Letter to the Honorable House Financial Services Committee Chairman, Barney Frank and the Honorable Senate Banking Committee Chairman, Chris Dodd

Letter

June 23, 2010

The Honorable Barney Frank
Chairman
House Committee on Financial Services
2129 Rayburn House Office Bldg.
Washington, D.C. 20515

The Honorable Christopher Dodd
Chairman
Senate Committee on Banking, Housing, and Urban Affairs
534 Dirksen Senate Office Bldg.
Washington, D.C.

Dear Chairman Frank and Dodd:
We write to urge you to preserve the strong Senate language regulating the derivatives markets in the final financial reform legislation. Effective regulation of the $600 trillion derivatives market is fundamental to our financial security because the significant unregulated over-the-counter market was a fundamental cause of the financial crisis, and without change will remain an ever present danger. Effective regulation is also necessary because unchecked speculation in these markets causes price fluctuations in vital commodities including food and oil that hurt businesses and consumers.

Warren Buffett has called unregulated derivatives "financial weapons of mass destruction" and Nobel prize-winning economist Joseph Stiglitz asserted, "If [Congress] fails to pass strict oversight of dangerous over-the-counter derivatives and swaps the U.S. economy will continue to be vulnerable to significant financial risk."

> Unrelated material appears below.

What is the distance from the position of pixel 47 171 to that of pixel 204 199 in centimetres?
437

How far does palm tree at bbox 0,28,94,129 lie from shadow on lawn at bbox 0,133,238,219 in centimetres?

In particular, we strongly urge you to preserve the following aspects of the Senate bill:

Broad clearing and exchange trading requirements to make the market safe
The Senate bill applies crucial elements of derivatives reform including requiring transparency and the posting of margin to make the system safer for approximately 90 percent of all trades. The House language would exempt 40 to 50 percent of transactions. Despite Wall Street claims to the contrary, the Senate language excludes businesses using derivatives trades to hedge commercial risk from these requirements, although it permits them to clear and exchange trade. Where it differs from the House bill is in clearly limiting exceptions to commercial entities hedging commercial risk. The House language would allow financial firms to take advantage of the exceptions it provides, creating an enormous loophole, while the Senate language expressly prevents financial firms from doing so.

Reporting requirements that allow regulators and participants to understand the market
The Senate bill requires real time reporting to regulators and the public on transactions in the multi-trillion dollar derivatives market, allowing businesses that use swaps to shop around for the best prices, and ensure that regulators can monitor the markets to prevent systemic risk. Conversely, the House language would allow the public to see only "aggregate" data from swaps transactions. This means that businesses would not be able to access information to allow them to shop for best prices.

Capital and Margin Requirements
The Senate bill ensures that whenever a financial institution trades swaps there are clear capital and margin requirements to increase stability in our financial markets. We are concerned that the House bill's ambiguous language creates a loophole that could allow any financial institution that is not
"systemically risky" to trade swaps without money to back up its trades.

Fiduciary Duty
Revised Senate language collaboratively drafted between the Senate Agriculture and HELP Committees imposes a heightened standard of care on swaps dealers when they give advice or recommend swaps transactions to government entities, pension funds, endowments, and retirement plans. This is essential to combating the kind of abuses that have left government entities and non-profits across the country struggling under staggering derivatives-related debts, and to giving essential protections to less sophisticated institutional investors, including pension funds and endowments, and the taxpayers and workers on whose behalf they invest.

Separation of derivatives market making from commercial banking (Section 716)
The Senate bill includes important provisions that remove the ongoing Federal subsidy to the derivatives businesses of the five large banks that dominate this market. This language will help ensure that taxpayers are not supporting this risky activity with deposit insurance or other benefits. It will increase transparency and safety by making sure that derivatives market making activities are separately capitalized. As a result, it will also redirect bank capital towards lending and investment in Main Street, rather than empty speculation.

It is crucial to ensure that the legislation is effective by closing the enforcement gap left when the Senate Banking and Agriculture Committee versions of the bill were combined, and ensure that rules cannot be evaded by clearinghouses simply refusing to clear trades that the regulators have ordered to clear. Rules to prevent domination of the clearinghouses by the biggest traders, like the language of the Lynch amendment in the House, in addition to the rulemaking authority on conflicts of interests provided to the regulators in the Senate bill are also important.

Thank you for your attention to these important issues.